Excerpted passage:
_ _ _ _
And so I have said goodbye to four years of my life.

So, Hye-Jin (my other half) and I decided to make a trip to the FDR to talk and say goodbye. She's never been and I hadn't been in a very long time.
It was a beautiful night and I said my goodbyes to the District and turned my head towards the next morning: graduation.


I don't remember much of graduation. I was in shock. But it felt surreal-- I knew it was coming but four years seemed an eternity away. It's funny how fast it really goes.

Proud AU graduates in Bender Arena. School of International Service and School of Communication (go SOC...that's my school) in attendance.

My two brothers and my brother's girlfriend flew in for the day. It felt good knowing my family was there to cheer me on. I'm the first of the three of us to graduate college. So it's a big deal for my family.

My ROOMIE! My old roomie, at least. One last ridiculous picture for old times sake now that we're "adults." And now after four years together, our paths have parted. She is to remain behind in DC to find a job and I am going back to school to learn more. And put myself into debt more.
Trust me when I say I feel, keenly, the people and things I have left behind. Without realizing it, DC truly became home this year. And in turn, I get up and leave...
For Toronto. After being in Rochester, NY for only one day, I'm back to traveling. This time, to Toronto, the place of my future, the place where this blog is supposed to begin.
And so, I will begin by admitting that I love Canada already. The Canadians are truly friendly--I met a few at a bar the night we were there. They really do have awesome accents, "about" is said "aboot" and they are all about the Toronto Maple Leafs. So far, I find Toronto metropolitan and laid-back, friendly version of New York City--cleaner too according to them.
_ _ _ _
(Items from a dataset)

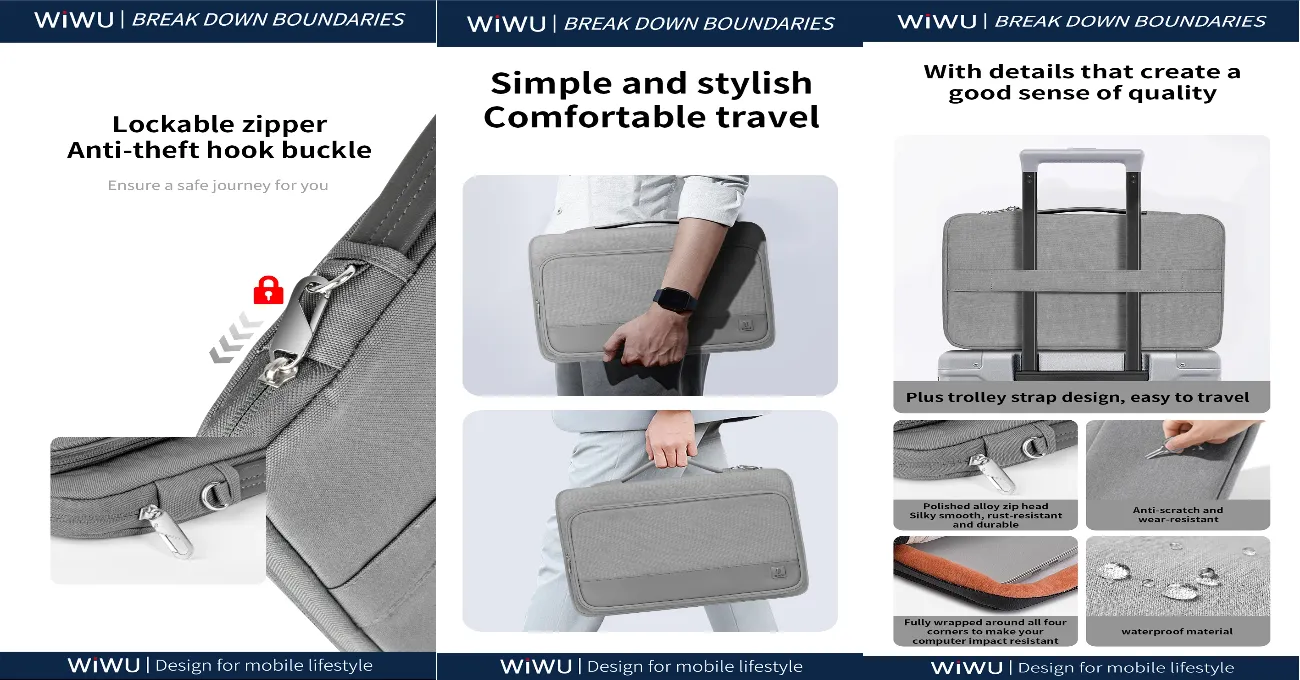 WiWU | BREAK DOWN BOUNDARIES

Lockable zipper
Anti-theft hook buckle

Ensure a safe journey for you

WiWU | Design for mobile lifestyle

WiWU | BREAK DOWN BOUNDARIES

Simple and stylish
Comfortable travel

WiWU | Design for mobile lifestyle

WiWU | BREAK DOWN BOUNDARIES

With details that create a good sense of quality

Plus trolley strap design, easy to travel

Polished alloy zip head
Silky smooth, rust-resistant and durable

Anti-scratch and wear-resistant

Fully wrapped around all four corners to make your computer impact resistant

waterproof material

WiWU | Design for mobile lifestyle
_ _ _ _
Exercise set:
a – In the final paragraph of the graduation post, what does the writer say about Canadians? List each point.
b – Rewrite the graduation post starting at "I don't remember" and ending at "school) in attendance.", with "surreal" changed to "dreamlike".
The listing has nothing to do with this.

Results for the exercise:
a –
- They are truly friendly.
- They have awesome accents.
- They say "about" as "aboot."
- They are all about the Toronto Maple Leafs.

b –
I don't remember much of graduation. I was in shock. But it felt dreamlike-- I knew it was coming but four years seemed an eternity away. It's funny how fast it really goes.

Proud AU graduates in Bender Arena. School of International Service and School of Communication (go SOC...that's my school) in attendance.